The United States Court of Appeals for the District of Columbia has rejected fired AmeriCorps inspector general Gerald Walpin's lawsuit seeking reinstatement to his job. In a ruling issued Tuesday morning, the three-judge panel -- one appointed by the first President Bush, another appointed by President Clinton, and the third appointed by the second President Bush -- agreed with a lower-court ruling that Walpin does not have a "clear and indisputable right" to his former job.

In June 2009, Walpin was the inspector general for the Corporation for National and Community Service, which oversees the AmeriCorps service program.  He had been aggressively investigating the misuse of $800,000 in AmeriCorps grant money given to a program run by Kevin Johnson, the mayor of Sacramento, California who also happens to be a prominent Obama supporter.  As a result of Walpin's investigation, Johnson was, for a while, suspended from receiving any new federal grants.  Later, an acting U.S. attorney who was seeking a post in the Obama administration refused to pursue the Johnson matter.  Inside the Corporation, Walpin expressed his unhappiness with that decision and his desire to continue investigating corruption in Sacramento.
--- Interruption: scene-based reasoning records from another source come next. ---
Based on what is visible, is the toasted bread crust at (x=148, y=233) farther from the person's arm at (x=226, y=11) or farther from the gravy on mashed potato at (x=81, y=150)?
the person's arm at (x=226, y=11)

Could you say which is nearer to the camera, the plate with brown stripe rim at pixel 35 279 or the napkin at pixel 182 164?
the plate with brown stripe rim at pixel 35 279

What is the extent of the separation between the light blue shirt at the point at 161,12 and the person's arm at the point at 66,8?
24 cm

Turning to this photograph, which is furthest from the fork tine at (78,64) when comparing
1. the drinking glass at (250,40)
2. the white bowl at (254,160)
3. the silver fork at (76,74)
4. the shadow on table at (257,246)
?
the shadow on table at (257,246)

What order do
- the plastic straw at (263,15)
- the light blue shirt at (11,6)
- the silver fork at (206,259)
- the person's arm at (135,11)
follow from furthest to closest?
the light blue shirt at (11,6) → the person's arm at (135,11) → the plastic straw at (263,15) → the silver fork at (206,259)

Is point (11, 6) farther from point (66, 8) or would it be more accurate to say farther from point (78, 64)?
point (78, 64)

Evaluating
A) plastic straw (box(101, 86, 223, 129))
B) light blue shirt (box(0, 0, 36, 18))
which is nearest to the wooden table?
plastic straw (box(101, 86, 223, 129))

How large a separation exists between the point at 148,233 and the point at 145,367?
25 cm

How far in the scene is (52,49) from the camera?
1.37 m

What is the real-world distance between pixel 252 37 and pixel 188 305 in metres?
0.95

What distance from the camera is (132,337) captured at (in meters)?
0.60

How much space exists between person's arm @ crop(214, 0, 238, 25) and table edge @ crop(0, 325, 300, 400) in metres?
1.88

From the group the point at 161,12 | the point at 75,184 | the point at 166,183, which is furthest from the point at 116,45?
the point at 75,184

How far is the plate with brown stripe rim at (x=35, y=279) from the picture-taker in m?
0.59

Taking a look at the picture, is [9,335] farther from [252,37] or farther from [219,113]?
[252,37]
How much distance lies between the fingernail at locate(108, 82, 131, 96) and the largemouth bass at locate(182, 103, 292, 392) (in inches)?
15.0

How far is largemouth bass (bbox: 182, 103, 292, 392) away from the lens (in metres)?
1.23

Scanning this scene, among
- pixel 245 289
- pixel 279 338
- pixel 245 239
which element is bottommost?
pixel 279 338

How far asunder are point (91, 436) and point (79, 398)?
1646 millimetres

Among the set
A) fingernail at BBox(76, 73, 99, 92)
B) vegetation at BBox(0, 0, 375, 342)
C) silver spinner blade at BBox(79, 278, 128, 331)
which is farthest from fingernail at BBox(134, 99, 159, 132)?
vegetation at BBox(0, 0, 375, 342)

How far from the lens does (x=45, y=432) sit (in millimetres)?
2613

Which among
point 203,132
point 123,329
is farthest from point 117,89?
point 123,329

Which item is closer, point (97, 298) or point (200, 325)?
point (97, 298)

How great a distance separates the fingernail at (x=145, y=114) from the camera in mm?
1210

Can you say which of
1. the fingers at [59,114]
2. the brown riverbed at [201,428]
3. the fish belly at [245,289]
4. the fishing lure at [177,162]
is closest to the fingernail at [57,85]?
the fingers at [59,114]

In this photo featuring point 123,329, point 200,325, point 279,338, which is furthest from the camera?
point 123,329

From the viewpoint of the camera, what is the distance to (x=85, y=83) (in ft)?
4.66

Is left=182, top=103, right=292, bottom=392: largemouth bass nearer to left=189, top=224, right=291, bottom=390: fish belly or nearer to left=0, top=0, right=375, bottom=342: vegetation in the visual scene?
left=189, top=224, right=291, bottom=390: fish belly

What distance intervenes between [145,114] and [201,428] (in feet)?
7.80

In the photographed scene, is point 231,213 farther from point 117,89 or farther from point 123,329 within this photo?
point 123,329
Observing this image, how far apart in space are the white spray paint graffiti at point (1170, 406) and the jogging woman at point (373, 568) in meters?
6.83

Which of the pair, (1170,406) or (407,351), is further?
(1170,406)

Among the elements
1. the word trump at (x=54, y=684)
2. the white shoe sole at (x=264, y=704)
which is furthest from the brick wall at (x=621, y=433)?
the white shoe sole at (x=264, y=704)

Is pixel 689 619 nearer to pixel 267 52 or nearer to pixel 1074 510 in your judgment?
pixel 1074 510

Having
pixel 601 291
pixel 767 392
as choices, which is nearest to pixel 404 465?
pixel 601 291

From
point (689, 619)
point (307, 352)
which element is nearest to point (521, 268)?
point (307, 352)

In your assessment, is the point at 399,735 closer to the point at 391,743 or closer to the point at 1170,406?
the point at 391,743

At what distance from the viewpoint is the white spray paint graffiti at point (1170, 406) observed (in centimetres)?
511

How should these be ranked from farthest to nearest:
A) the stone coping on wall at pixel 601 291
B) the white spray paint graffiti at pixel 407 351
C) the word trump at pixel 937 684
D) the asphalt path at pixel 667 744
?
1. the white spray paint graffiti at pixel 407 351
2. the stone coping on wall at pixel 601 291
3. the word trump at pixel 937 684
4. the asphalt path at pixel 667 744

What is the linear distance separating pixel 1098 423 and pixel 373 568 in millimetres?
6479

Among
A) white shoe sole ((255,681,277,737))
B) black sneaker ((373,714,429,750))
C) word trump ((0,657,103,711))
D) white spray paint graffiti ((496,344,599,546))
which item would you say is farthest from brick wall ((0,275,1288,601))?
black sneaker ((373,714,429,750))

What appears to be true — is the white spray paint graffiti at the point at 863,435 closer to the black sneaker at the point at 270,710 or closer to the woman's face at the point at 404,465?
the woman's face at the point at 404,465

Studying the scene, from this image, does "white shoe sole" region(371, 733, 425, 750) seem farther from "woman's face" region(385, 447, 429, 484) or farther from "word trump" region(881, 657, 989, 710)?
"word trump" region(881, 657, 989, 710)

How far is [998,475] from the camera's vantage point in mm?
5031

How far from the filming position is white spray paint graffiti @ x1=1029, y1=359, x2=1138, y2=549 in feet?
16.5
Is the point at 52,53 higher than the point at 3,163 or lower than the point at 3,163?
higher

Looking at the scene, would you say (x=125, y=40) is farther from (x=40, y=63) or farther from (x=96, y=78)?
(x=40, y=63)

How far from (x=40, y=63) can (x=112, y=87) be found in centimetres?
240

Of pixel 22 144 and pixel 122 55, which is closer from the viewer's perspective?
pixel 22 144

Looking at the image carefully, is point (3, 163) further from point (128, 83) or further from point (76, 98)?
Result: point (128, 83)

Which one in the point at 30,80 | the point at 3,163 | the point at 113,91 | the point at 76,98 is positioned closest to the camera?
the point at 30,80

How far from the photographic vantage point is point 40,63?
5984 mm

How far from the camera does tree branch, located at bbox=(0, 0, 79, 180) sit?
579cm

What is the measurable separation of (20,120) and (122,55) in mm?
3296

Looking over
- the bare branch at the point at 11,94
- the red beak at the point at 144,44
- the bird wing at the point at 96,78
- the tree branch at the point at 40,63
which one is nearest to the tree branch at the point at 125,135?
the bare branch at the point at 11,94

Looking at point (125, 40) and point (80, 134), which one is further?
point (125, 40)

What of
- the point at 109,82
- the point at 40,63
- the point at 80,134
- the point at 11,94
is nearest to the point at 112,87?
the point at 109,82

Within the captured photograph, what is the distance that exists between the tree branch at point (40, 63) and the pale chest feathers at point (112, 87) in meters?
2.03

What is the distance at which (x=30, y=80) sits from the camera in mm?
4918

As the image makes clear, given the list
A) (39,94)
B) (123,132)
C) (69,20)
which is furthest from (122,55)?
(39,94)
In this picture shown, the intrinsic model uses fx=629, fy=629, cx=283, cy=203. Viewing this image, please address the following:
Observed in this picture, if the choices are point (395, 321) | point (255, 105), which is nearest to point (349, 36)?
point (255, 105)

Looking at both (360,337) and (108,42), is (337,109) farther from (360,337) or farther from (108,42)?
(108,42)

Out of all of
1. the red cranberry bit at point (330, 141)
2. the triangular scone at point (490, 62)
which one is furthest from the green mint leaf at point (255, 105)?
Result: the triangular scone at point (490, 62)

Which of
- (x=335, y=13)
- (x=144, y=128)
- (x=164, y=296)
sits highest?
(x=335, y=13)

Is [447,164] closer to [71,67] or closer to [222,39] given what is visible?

On June 10, 2009, Walpin received a call from the White House counsel's office in which he was given one hour to resign or be fired.  He chose not to resign and was fired.  The action alarmed Republicans on Capitol Hill, particularly Sen. Charles Grassley, because it appeared to violate a law designed to protect the independence of inspectors general by requiring the president to give Congress 30 days' notice, plus an explanation, before firing an IG.

Later, the White House told Congress that Walpin had not been summarily fired; he had been placed on "administrative leave" for 30 days and then fired  And as a reason for the firing, the White House told lawmakers that the president no longer had the "fullest confidence" in Walpin.

Walpin sued, arguing that his removal clearly violated the law. In June of 2010, Walpin lost his case before U.S. District Court in Washington.  Now, he has lost before the Court of Appeals.  The three-judge panel ruled that the White House's decision to place Walpin on administrative leave for 30 days (after telling him he was fired) did not violate the law.  Further, the judges ruled that Obama's explanation that he no longer had "fullest confidence" in Walpin "satisfies the minimal statutory mandate that the president communicate to the Congress his 'reasons' for removal."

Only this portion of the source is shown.